How I did it: My back garden was (until recently) entirely concreted, the soil is heavy clay, and both water and light are starved by my neighbour's bolted Douglasii. I also WANT FLOWERS, to me they are a heart of the garden. Add to this a full time job and a busy life, and oh dear. However. However, even in the dim, on mean soil, it can be done, just by following some basic principles.
- Use containers, use compost, use fertiliser
- Plant when you find time, don't worry about things being late
- Follow your veg calendar for inspiration but not slavishly
Lessons & tips:
- Have some covered space to keep rain off tomatoes and frost off seedlings. It doesn't have to be a greenhouse, I'm using a three-tier growhouse from Tescos Direct
- Plant pretty veg among the flowers, especially self-feeders like peas and beans
- Accept that lots of won't make it. It's annoying to start from 30 germinations and end up with three plants, but when you're away a lot of time, the pests and the conditions will wipe out all but the strongest seedlings.
- Use mulches to retain water, a mixture of sharp sand and peat free compost retains moisture and has a mild discouraging effect on slugs
- Feed and water regularly -- especially in containers.
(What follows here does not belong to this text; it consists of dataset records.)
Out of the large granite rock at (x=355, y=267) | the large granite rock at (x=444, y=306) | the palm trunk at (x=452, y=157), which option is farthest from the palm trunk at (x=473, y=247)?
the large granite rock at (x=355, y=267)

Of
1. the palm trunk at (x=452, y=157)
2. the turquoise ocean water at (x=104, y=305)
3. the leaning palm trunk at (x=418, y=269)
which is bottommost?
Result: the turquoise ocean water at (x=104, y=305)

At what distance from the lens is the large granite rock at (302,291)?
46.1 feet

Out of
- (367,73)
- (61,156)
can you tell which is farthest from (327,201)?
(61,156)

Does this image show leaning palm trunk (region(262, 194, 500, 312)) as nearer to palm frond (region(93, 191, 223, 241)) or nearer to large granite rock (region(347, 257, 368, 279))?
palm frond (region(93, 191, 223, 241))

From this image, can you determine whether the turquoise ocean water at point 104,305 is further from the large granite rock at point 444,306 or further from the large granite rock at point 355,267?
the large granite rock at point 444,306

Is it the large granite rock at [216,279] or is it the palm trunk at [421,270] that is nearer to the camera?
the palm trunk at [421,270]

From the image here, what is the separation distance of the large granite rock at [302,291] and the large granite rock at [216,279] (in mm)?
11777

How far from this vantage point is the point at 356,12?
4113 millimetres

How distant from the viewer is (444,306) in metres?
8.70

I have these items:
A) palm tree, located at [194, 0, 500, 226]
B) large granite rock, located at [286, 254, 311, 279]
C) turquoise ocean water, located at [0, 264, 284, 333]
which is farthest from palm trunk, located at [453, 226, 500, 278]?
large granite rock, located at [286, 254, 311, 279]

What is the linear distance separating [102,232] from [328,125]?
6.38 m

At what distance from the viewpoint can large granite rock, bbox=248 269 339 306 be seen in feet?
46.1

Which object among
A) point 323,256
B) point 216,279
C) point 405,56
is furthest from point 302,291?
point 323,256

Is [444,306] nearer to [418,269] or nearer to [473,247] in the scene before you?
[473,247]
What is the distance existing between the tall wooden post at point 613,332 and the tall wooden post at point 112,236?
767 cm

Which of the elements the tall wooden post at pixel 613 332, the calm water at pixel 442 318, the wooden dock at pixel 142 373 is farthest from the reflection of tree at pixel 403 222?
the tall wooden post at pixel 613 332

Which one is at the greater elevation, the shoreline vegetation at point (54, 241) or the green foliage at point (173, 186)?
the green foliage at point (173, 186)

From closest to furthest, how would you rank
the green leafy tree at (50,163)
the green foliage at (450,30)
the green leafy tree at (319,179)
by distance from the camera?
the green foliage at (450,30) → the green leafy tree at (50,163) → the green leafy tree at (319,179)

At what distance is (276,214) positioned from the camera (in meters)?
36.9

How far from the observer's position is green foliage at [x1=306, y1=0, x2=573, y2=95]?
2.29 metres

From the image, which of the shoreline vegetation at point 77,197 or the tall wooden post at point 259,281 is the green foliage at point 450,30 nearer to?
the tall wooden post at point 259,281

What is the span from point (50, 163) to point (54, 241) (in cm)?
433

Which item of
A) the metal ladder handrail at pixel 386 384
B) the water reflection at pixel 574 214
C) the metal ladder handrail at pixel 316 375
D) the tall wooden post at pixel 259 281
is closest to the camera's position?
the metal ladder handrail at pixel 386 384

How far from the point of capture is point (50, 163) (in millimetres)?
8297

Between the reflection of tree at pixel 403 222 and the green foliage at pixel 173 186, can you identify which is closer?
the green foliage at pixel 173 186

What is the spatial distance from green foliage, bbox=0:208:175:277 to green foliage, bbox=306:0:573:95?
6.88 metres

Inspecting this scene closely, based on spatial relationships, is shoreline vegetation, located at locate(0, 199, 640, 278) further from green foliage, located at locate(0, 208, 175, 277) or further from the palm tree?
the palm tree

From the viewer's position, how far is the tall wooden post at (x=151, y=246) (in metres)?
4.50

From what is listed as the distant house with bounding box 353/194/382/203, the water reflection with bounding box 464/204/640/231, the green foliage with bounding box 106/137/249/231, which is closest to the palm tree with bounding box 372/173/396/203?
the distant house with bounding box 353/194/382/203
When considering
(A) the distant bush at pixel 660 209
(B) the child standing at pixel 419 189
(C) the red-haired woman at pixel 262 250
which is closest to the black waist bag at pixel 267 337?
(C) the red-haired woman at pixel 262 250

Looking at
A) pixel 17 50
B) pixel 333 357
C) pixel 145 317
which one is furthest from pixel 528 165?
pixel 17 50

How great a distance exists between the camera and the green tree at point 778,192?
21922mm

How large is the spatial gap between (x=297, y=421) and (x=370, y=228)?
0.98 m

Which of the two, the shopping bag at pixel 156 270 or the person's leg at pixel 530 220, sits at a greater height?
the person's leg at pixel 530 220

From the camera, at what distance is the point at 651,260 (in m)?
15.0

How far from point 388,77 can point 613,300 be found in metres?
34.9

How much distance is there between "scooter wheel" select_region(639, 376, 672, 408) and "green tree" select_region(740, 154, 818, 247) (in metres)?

The last thing to talk about is soil-borne parasites. Most gardens have
had pets or pests in them at some point, so there is a risk, however,
cooking your food will entirely eradicate that risk. In fact, that is
kind of the point of cooking. Food not in contact with the soil
(examples would be peas, strawberries, currants, beans) don't get
anything on them that needs cooking off. Eating the odd caterpillar or
bug won't do you any harm at all.
Resources: Lots of help:
- Sarah Raven seeds - fun varieties and a good sowing calendar
- Jiffy propagater - get things started early and watch the seeds go bouff! on your windowsill
- Gardman growhouse - more space than a coldframe and good for overwintering mini tender fruit trees
Also useful:
- An organiser seed box divided into months, saves you having to look for those carrot seeds
- Tomorite, my liquid fertiliser of choice, good for everything, not just tomatoes
- Unwins seeds, very reliable germination
Little or no use:
- Nemaslug organic slug control. I still had slugs, I still had lots of slugs.
- Mixed bag of three veg growing bags - they were far too small, and dried out too fast, providing all the disadvantages of containers and none of the advantages. They were also expensive for the amount of growing space. An Ikea blue bag would give you as much growing space as all three bags.